The Cabinet Committee on Economic Affairs (CCEA) has approved the revision of domestic gas prices as per the Rangarajan Committee recommendations on June 28, 2013. "Higher gas prices to benefit upstream players but hit discoms, CGD and urea producers," says CRISIL Research.

June 29, 2013 / 14:09 IST

CRISIL Research report on gas prices impact


The Cabinet Committee on Economic Affairs (CCEA) has approved the revision of domestic gas prices as per the Rangarajan Committee recommendations on June 28, 2013. The committee, which was constituted by the Government of India to review and recommend changes in the current domestic gas pricing mechanism and the framework for Production Sharing Contracts (PSCs) in the petroleum industry, submitted its report to the Prime Minister's Office in December 2012. On January 24, 2013, the Oil Ministry, proposed the same to the Cabinet for its approval.


CRISIL Research has highlighted the pricing formula of the Rangarajan Committee and assessed its impact on all stakeholders - upstream players, key end users including power, fertilisers, CGD and petrochemicals industries, as well as the Government of India. We have also evaluated the impact of these recommendations on LNG imports.


Implications for upstream companies:


Implementation of recommendations to enhance profitability of upstream companies and promote investments
With the implementation of the committee's recommendations, domestic gas prices are expected to increase to USD 8.4 per mmbtu from USD 4.2-5.7 per mmbtu at present. APM gas prices would be revised with effect from April 1, 2014, whereas the prices of gas produced from fields, as determined by the PSCs, will be revised as and when they are due for revision as per the contract. After the price revision, realisations of upstream companies and consequently profitability would increase significantly.


Impact on downstream sectors:


Rising dependence on government subsidy to escalate interest cost for urea manufacturers
The government regulates the selling price of urea, which is way below the cost of production. It reimburses urea manufacturers for the difference between the selling price and the cost of production, assuming a normative profit. Thus, an increase in domestic gas prices would have no impact on the operating profit of fertiliser players as the increased cost will be reimbursed by the government. However, delay in payment of subsidies will result in higher working capital requirement, thereby increasing the interest cost for the fertiliser manufacturers. As per CRISIL Research estimates increase in interest cost will result in 30-40 basis points decline in net profit margins of urea manufacturers, assuming other things remaining constant.

## Set exercise:
Copy the gas pricing report word for word, from "Implications for upstream" up to and including "would increase significantly.". The items have nothing to do with this.

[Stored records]
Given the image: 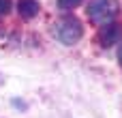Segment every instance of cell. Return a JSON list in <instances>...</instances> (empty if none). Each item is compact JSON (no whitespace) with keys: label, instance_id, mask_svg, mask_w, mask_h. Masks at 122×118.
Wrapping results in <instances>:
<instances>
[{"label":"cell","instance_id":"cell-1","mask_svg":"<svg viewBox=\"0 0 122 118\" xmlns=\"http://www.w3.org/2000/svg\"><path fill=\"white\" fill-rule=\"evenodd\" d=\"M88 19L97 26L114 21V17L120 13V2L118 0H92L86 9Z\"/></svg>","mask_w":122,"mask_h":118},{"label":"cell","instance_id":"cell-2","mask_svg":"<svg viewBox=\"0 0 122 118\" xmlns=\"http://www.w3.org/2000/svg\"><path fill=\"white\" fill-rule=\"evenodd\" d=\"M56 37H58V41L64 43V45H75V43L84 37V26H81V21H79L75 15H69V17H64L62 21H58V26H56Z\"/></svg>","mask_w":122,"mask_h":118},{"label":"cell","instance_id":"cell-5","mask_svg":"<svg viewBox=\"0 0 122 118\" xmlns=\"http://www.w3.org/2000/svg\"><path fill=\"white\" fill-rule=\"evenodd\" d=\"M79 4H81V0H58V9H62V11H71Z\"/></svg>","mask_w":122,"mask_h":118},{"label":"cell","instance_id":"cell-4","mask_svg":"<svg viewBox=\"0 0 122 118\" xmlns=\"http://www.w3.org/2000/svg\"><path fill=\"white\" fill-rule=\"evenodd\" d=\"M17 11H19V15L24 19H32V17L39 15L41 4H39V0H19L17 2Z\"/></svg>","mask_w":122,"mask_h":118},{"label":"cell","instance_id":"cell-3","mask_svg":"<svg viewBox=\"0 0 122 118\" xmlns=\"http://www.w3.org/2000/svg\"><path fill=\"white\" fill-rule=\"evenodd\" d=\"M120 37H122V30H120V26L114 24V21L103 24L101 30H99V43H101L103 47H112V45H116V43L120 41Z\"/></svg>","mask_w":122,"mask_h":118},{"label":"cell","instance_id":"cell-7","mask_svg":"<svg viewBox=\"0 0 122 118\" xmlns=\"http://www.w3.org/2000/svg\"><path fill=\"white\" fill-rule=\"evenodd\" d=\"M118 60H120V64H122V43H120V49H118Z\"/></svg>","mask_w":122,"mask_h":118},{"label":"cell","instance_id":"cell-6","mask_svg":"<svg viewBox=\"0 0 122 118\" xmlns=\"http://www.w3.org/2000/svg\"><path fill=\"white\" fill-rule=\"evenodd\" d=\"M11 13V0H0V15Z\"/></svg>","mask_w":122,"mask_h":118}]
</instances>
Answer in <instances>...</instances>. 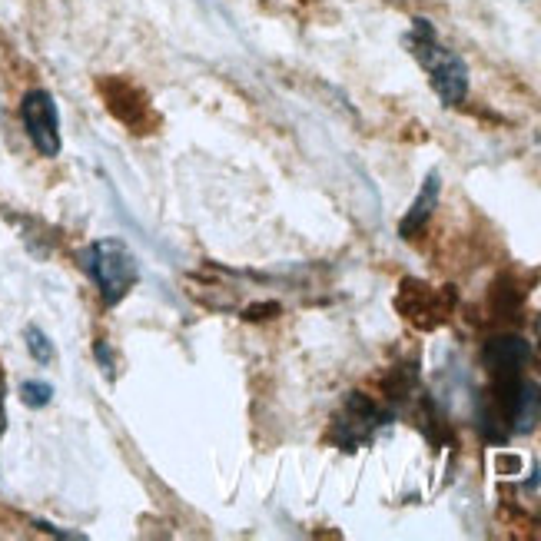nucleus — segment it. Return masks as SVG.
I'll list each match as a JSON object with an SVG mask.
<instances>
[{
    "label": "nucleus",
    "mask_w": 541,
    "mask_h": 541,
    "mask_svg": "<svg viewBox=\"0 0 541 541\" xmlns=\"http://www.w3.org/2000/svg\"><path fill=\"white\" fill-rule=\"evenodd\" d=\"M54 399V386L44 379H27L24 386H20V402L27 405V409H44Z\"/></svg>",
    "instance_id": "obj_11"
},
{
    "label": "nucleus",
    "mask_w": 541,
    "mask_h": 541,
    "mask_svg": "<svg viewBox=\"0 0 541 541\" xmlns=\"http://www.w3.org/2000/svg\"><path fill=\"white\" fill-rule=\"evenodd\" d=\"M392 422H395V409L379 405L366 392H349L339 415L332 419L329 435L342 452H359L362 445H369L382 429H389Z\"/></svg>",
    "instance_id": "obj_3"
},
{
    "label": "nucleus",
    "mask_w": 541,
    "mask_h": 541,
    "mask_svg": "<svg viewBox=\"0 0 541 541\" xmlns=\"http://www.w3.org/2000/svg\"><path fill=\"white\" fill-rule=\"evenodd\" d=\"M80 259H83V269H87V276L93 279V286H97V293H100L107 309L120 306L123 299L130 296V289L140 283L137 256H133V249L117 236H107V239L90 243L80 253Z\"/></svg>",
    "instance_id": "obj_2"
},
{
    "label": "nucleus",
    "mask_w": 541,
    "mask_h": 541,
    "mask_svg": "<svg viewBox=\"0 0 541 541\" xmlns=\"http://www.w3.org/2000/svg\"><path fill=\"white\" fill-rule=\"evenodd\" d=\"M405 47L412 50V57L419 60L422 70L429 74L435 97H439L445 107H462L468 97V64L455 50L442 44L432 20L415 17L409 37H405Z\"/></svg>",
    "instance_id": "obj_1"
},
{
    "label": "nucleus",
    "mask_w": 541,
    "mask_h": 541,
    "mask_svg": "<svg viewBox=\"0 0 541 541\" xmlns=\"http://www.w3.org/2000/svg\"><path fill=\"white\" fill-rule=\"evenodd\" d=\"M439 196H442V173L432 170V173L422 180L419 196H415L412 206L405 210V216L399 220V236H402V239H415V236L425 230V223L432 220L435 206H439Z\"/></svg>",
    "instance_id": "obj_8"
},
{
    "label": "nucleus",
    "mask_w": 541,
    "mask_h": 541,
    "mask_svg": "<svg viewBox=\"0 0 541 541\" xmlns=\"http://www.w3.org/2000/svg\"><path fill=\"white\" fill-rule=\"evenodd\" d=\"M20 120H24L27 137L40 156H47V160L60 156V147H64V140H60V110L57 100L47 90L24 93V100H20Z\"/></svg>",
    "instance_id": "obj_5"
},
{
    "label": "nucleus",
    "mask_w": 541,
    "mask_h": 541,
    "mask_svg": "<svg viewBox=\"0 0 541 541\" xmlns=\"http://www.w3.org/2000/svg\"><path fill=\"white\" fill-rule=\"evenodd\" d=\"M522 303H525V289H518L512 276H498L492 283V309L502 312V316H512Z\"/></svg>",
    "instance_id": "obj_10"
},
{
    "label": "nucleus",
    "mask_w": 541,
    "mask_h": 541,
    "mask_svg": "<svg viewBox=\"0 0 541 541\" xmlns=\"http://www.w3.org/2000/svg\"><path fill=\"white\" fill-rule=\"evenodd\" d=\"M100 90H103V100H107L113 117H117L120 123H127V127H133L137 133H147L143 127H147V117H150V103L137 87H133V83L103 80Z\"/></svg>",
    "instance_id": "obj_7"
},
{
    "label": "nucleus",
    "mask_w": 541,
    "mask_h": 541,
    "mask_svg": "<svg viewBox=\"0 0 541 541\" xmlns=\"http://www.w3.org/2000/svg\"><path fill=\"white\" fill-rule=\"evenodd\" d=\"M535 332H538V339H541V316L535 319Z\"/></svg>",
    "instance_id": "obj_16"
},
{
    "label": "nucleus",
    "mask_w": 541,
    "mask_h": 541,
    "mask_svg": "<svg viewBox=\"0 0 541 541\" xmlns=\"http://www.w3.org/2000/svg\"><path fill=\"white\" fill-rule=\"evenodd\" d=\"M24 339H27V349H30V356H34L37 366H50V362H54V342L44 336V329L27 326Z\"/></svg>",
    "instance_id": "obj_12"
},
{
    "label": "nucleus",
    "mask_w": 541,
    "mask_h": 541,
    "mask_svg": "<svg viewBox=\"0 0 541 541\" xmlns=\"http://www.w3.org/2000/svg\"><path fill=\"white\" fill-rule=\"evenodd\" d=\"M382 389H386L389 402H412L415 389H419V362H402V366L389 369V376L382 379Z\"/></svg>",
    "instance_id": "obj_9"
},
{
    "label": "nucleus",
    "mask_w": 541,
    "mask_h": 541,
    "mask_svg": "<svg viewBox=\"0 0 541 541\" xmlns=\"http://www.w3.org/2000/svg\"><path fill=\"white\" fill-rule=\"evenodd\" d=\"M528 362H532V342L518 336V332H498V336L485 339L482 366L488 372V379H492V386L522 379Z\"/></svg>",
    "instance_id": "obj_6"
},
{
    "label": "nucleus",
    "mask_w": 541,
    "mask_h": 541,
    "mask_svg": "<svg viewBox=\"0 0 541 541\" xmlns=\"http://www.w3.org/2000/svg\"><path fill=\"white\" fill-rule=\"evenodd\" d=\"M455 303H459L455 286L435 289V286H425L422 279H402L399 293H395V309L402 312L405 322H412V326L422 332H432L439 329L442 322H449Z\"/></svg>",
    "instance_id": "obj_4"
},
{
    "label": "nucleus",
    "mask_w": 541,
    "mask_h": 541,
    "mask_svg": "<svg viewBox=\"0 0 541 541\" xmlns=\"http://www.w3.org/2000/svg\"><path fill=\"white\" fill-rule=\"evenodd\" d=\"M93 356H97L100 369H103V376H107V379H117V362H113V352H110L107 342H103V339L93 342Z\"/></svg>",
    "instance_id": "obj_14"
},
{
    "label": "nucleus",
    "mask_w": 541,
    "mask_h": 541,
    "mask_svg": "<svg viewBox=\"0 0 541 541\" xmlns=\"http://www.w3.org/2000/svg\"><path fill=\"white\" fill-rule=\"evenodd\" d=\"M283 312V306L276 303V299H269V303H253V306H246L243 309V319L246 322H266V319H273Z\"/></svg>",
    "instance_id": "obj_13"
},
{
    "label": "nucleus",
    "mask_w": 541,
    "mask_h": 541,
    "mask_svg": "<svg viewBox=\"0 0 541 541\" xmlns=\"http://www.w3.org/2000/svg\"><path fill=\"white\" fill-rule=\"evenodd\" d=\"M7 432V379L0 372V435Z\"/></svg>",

## Problem solution:
Implications for upstream companies:


Implementation of recommendations to enhance profitability of upstream companies and promote investments
With the implementation of the committee's recommendations, domestic gas prices are expected to increase to USD 8.4 per mmbtu from USD 4.2-5.7 per mmbtu at present. APM gas prices would be revised with effect from April 1, 2014, whereas the prices of gas produced from fields, as determined by the PSCs, will be revised as and when they are due for revision as per the contract. After the price revision, realisations of upstream companies and consequently profitability would increase significantly.